The final track, appropriately titled “The Very Very End,” embodies the combination of cute and depressing that characterizes merci, mercy’s music, with a happy-go-lucky melody and sardonic lines like “you got me thinking that I probably should not exist/so I’ll take my snacks and just go home to self-loathe on my own.” The track contains the title of the EP, playing on the expression “thanks but no thanks” to sassily denounce a friend who acts more like an enemy.

She collaborated with multiple producers on the EP, including Dave Hammer, Chris Collins, and Kon Kersting. She also worked with a number of songwriters; Edwin White (Vance Joy) and Joel Quartermain (G Flip, Meg Mac) co-wrote “Fall Apart,” “Fucked Myself Up,” and “Tequila and Lemonade” with her.

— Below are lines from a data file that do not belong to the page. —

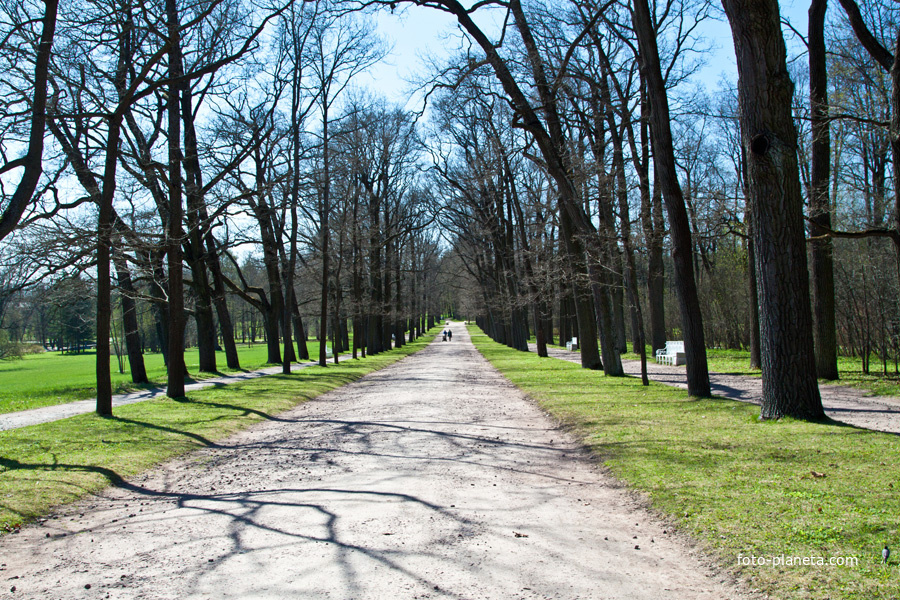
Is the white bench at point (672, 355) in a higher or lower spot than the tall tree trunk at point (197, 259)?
lower

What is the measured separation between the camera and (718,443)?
7766 millimetres

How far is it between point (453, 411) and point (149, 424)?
5613 millimetres

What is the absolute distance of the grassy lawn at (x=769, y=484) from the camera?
12.6 ft

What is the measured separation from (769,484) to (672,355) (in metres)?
18.9

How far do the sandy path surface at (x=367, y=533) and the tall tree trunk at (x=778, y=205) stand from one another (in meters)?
3.34

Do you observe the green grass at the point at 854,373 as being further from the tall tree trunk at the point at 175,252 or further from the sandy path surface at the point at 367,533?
the tall tree trunk at the point at 175,252

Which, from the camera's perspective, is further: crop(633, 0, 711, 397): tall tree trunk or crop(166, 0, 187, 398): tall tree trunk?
crop(166, 0, 187, 398): tall tree trunk

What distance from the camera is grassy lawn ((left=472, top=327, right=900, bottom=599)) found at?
3832 millimetres

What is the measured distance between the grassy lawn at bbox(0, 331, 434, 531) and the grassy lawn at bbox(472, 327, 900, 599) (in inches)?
235

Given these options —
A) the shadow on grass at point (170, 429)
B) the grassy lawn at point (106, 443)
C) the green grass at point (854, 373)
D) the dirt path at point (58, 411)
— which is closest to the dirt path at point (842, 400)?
the green grass at point (854, 373)

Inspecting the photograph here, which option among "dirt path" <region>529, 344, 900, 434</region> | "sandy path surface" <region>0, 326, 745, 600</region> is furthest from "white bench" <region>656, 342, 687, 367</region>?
"sandy path surface" <region>0, 326, 745, 600</region>

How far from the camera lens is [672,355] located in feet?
77.9

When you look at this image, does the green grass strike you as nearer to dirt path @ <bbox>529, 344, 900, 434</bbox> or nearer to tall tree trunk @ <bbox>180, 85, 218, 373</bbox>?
dirt path @ <bbox>529, 344, 900, 434</bbox>

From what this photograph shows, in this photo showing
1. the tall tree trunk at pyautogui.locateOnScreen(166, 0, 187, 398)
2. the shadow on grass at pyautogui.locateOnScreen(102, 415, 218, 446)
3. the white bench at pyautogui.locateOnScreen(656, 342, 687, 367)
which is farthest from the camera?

“Working with various producers in studios around the country was a life-changing experience,” she reflects. “It gave me the confidence I was missing.”

Thorne wrote her first song after experiencing heartbreak at age 16, then continued to work on music after school instead of doing her homework. Eventually, she uploaded a song to Triple J Unearthed, an Australian site for discovering new music, which landed her an international label deal and management. Now that she’s releasing her debut, she’s rehearsing for her first post-quarantine live shows – the first of which took place earlier this week, at the sold-out Oxford Art Factory in Sydney, Australia. She’ll livestream the next one on October 23.

All in all, her music serves to reassure and comfort anyone who feels ashamed or alone in the dysfunction of their life, and that was Thorne’s intention with it. “I hope the songs from my EP will help make fans of my music feel less alone,” she says. “Also, [I hope they see] that it’s okay to be open about your mental health. I wanted to be really honest with my lyrics.”